Some weeks before her death, she had expressed fears of no longer feeling safe and had asked for police protection from the French Minister of the Interior but was denied. At the time, she was investigating alleged illegal arms deals between France and South Africa. Three major investigations were conducted by the French government, the ANC, and the Truth and Reconciliation Commission of South Africa but all failed to solve her murder. After 34 years, September’s murder remains unsolved.
More than 20,000 people attended September’s funeral, which turned into a mass anti-apartheid demonstration but until the release of the documentary Murder in Paris and Evelyn Groenink’s book Incorruptible: The Story of the Murders of Dulcie September, Anton Lubowski and Chris Hani, not many people knew who she was.
Born in 1935, September was raised in the suburbs of Cape Town, attending public schools before heading to Battswood Teacher Training College. In the 1950s when she became a teacher, she saw how Black and mixed-race children were not being given the same kind of education as White kids had. Amid racial apartheid in the education system, she got involved in politics and joined the Unity Movement, however, she left after finding issues with how the group was running affairs and became a member of the National Liberation Front (NLF) of South Africa.

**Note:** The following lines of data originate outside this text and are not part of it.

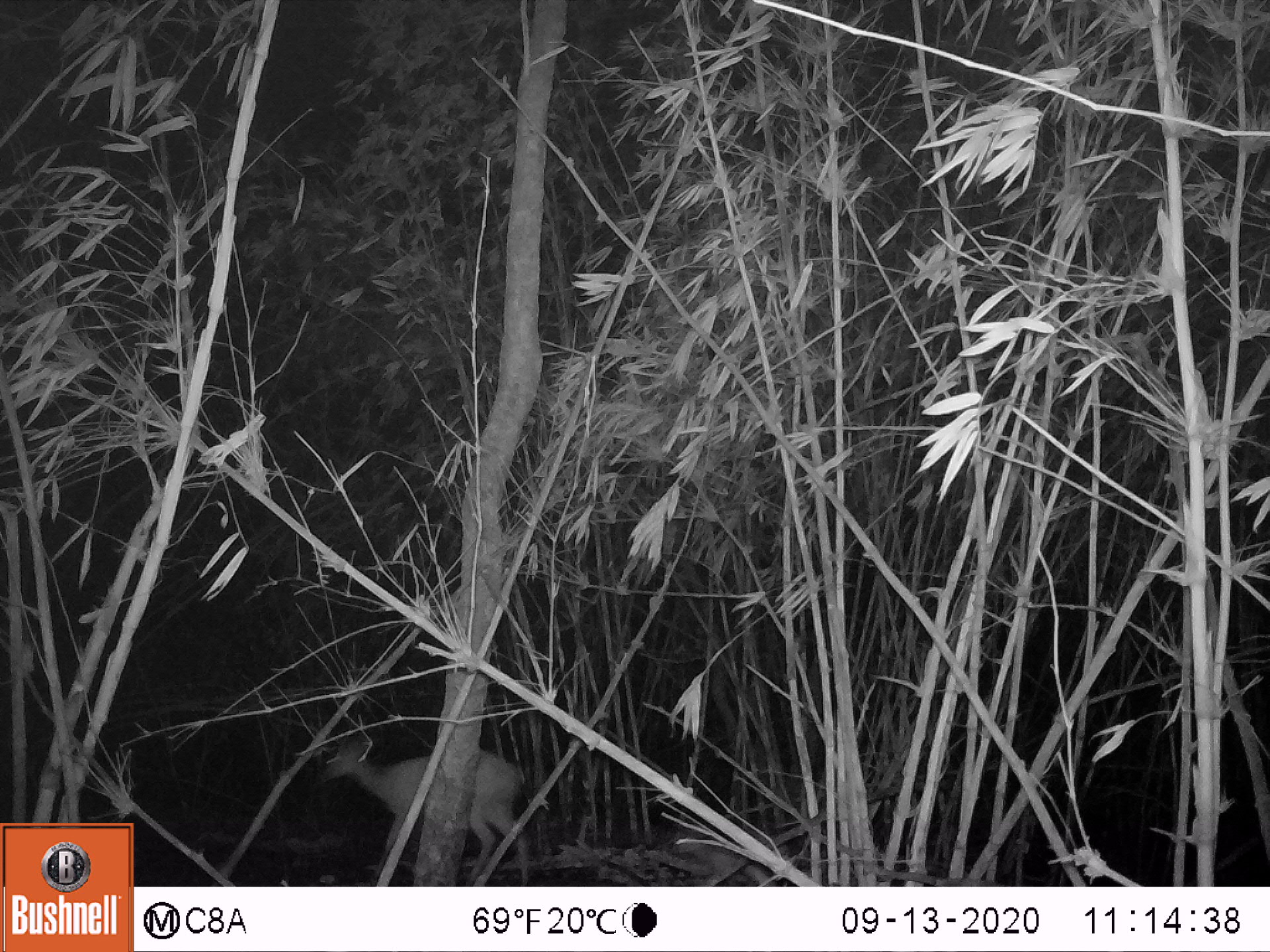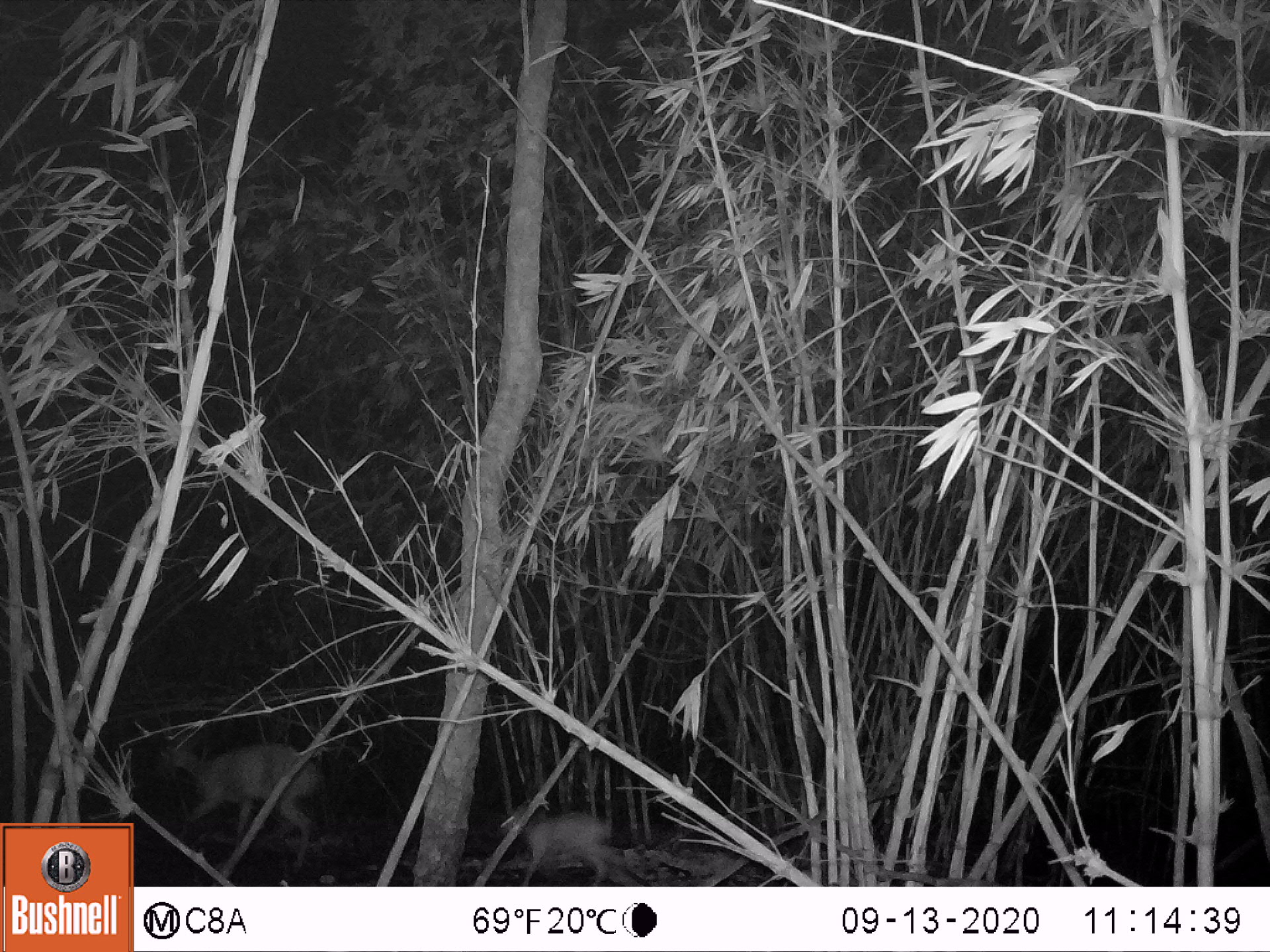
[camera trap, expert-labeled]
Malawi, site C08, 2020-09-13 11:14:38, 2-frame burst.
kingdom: Animalia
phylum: Chordata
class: Mammalia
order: Artiodactyla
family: Bovidae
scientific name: Antilopinae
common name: small antelope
Small antelope (Antilopinae), count 1.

Thanks to her political activities and involvement in several anti-apartheid organizations in South Africa including the NLF, she was jailed in 1964, serving five years in prison for sabotage and inciting political violence, even though she denied the charges. While in jail, she went on with her studies and obtained a teaching diploma. In 1969 when she was released, authorities banned her from teaching so she left to study in London in 1974, where she also started working for the Anti-Apartheid Movement.
September later joined the African National Congress, working first in the ANC headquarters in Lusaka before the ANC in 1984 named her Chief Representative to France, Luxemburg, and Switzerland. “One of her main commitments in this position was lobbying to stop investments in South Africa and enforcing sanctions against the country,” according to Afrolivresque.com.

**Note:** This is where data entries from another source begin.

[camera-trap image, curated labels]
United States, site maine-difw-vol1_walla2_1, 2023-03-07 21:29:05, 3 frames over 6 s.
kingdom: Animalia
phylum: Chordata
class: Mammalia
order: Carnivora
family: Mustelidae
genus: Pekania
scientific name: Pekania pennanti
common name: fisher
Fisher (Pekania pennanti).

She established an ANC office on the 4th floor at 28 Rue de Petites-Ecuries in Paris and performed the aforementioned roles despite the harassment and death threats she received from supporters of the apartheid government.

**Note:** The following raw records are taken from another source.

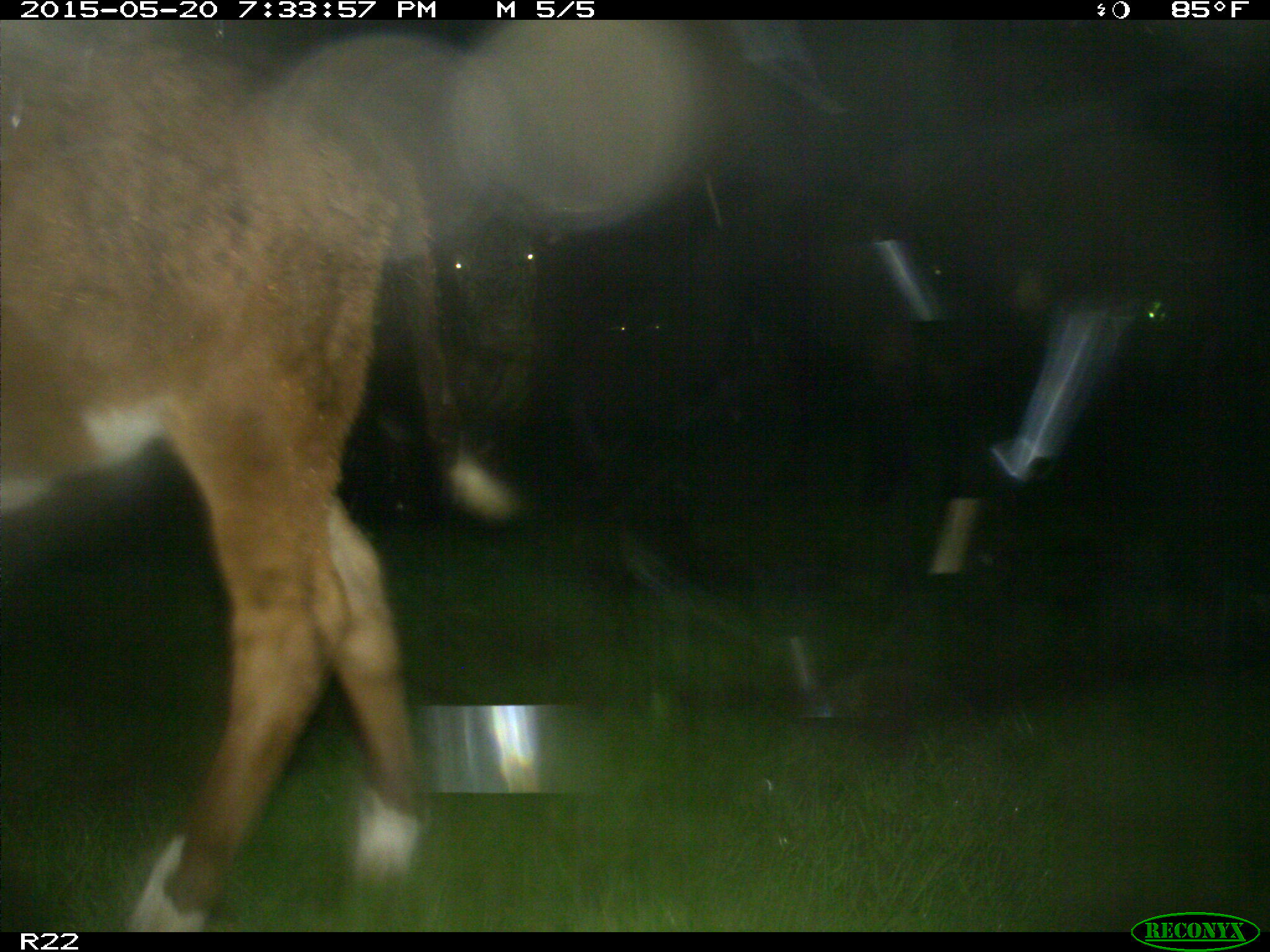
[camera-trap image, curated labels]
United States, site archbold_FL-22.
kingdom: Animalia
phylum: Chordata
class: Mammalia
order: Artiodactyla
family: Bovidae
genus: Bos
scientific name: Bos taurus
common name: domestic cow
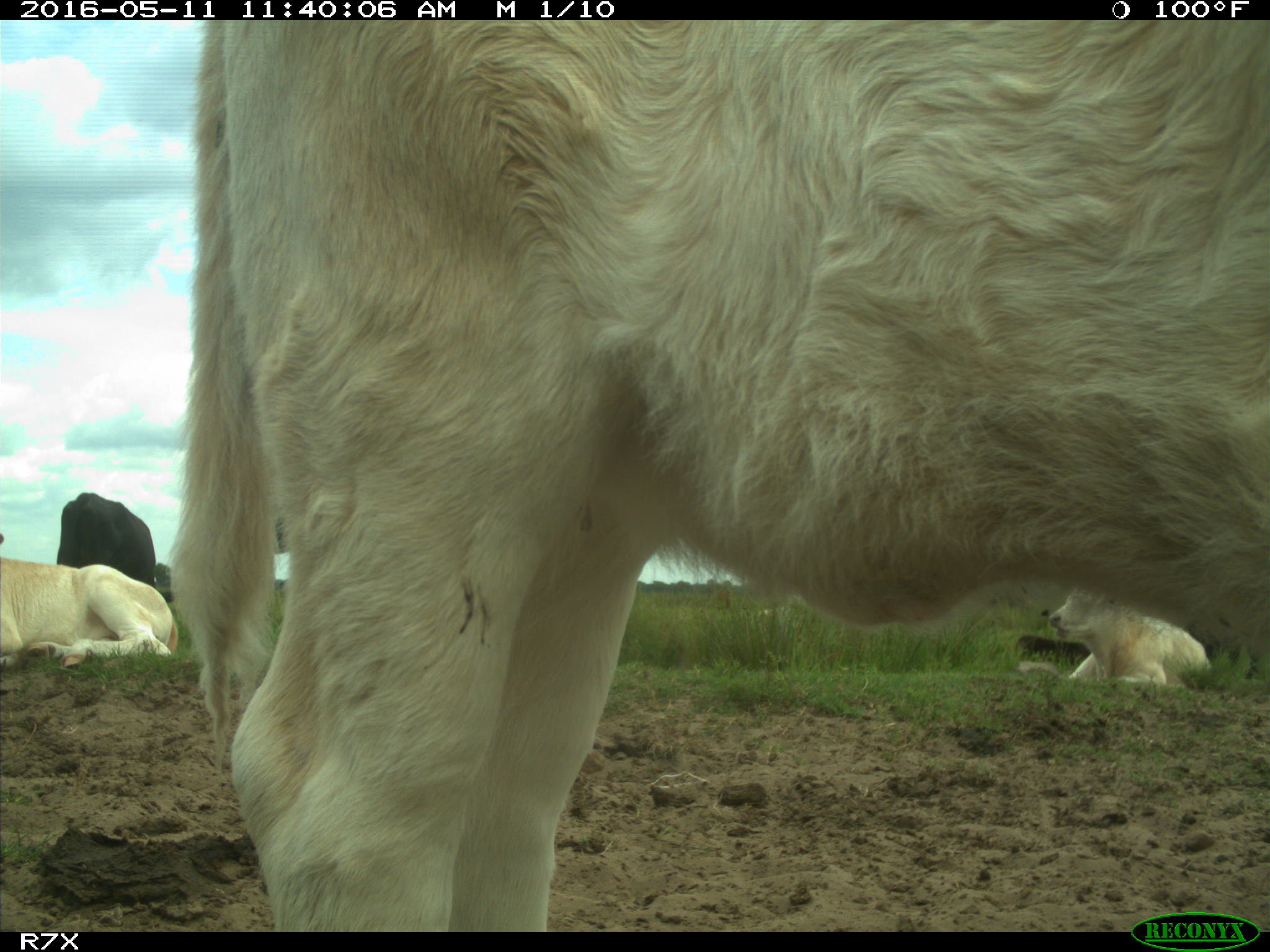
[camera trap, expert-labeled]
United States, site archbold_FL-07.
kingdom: Animalia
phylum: Chordata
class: Mammalia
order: Artiodactyla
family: Bovidae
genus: Bos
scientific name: Bos taurus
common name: domestic cow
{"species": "Bos taurus (domestic cow)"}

Africasacountry reports that from her small ANC office without much resources she was able to mobilize opposition to apartheid in Europe. She relied mostly on contacts with leftist trade unions and other groups, such as the French trade union federation, Confederation General du Travail (CGT), the anti-racist Mouvement Contre le Racisme et pour l”Amitie entre les Peuples, Oxfam, Amnesty International, and the communist-aligned women’s organization, l’Union des Femmes Francaises.
By 1987, the death threats she was receiving had increased. The following year, she was killed. No one has been arrested for her murder even though many suspect the Pretoria apartheid government of South Africa of the crime. There were reports of South African death squads murdering ANC members in Europe but investigative reporter Evelyn Groenink told Afrolivresque.com that there was no evidence at all of those death squads.
“Collecting all the stories about ‘death squads in Europa’, and meticulously tracing their sources, I found that the sources of each and every one of these were the French secret services,” she said, highlighting that September’s mission was a serious threat to not only the South African regime but also to Europe’s arms dealers.
Per Groenink’s investigations, she “concluded that this had been a French secret service operation motivated by a need to safeguard very valuable present and future arms contracts with South Africa, as well as to protect secret operatives who were establishing contacts with ANC leaders at the time.”